Nel film corteggia la ricca Helen Mirren, e intanto gestisce i suoi loschi affari. Ha una personalità piena di sfaccettature, quieta all’apparenza, ma ispida nel profondo. Anche Mirren non scherza, pronta a ribattere colpo su colpo, in una guerra di silenzi, di ombre. Il regista Bill Condon si diverte a coccolare la sua coppia di fuoriclasse. Li trasforma in egual misura nel diavolo e nell’acquasanta, sa come far brillare una coppia che ha fatto storia. Li rende complementari, almeno in apparenza. L’aggressività di McKellen, la tenerezza di Mirren, i due si aiutano con i reciproci acciacchi, si sostengono a vicenda, e devono proteggersi da nipoti invadenti e da brutti ceffi.

 

Forse le ambiguità de L’inganno perfetto si potrebbero riassumere nella sequenza dell’inseguimento in metropolitana, che si alterna a uno shopping pomeridiano. Senza dimenticare l’ora del tè. Condon continua a sognare passioni amorose impossibili, dove lo spirito romantico si fonde con i canoni del giallo. Cineasta poliedrico, capace di saltare dalla grande produzione al piccolo budget: mette in scena i giovani vampiri di Twilight (entrambi i Breaking Dawn), e fa volteggiare Emma Watson ne La bella e la bestia. Però i suoi film migliori sono i primi, quando erano i lati oscuri della realtà a diventare protagonisti (I delitti della palude, ma anche l’inaspettato e riuscito Demoni e dei, prima collaborazione con McKellen).

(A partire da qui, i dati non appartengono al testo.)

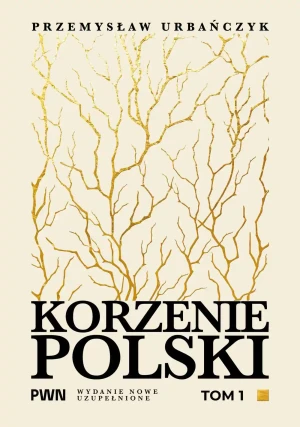 Korzenie Polski. Tom 1 - Przemysław Urbańczyk - książka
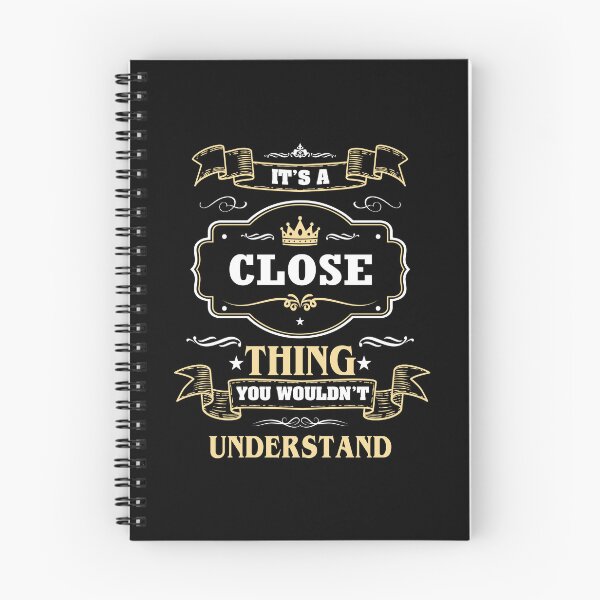 Item preview, It Is A Close Thing You Wouldn't Understand Close Name Shirt designed and sold by GensBarlow.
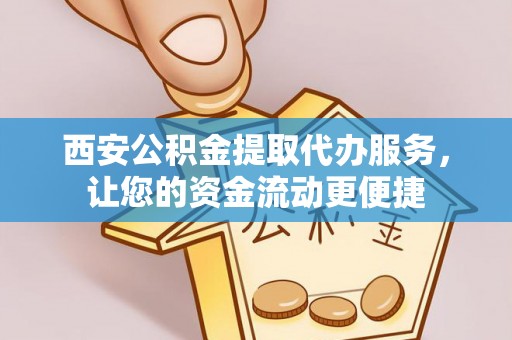 江北西安公积金提取代办服务，让您的资金流动更便捷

L’inganno perfetto è un ritorno origini, a quando Condon non era ancora completamente rapito dalle necessità di mercato. Qui si interroga sulla memoria, sulle condanne, sui rimorsi. Gira con esperienza, sa sempre dove mettere la macchina da presa. E la coppia di divi non fa rimpiangere i tempi in cui condividevano il palcoscenico per The Dance of Death di August Strindberg, ormai più di un decennio fa.

Oggi per la prima volta conquistano insieme lo schermo, con il talento e la sicurezza dei grandi. Difficile scegliere per chi parteggiare, decidere dove finisce la realtà e inizia la finzione. Un brivido moderno, dove l’identità dei popoli sorge dalle tragedie del Novecento. Una vicenda che vive dell’acume dei suoi interpreti, e convince al Torino Film Festival. Tratto dal romanzo di Nicolas Searle The Good Liar.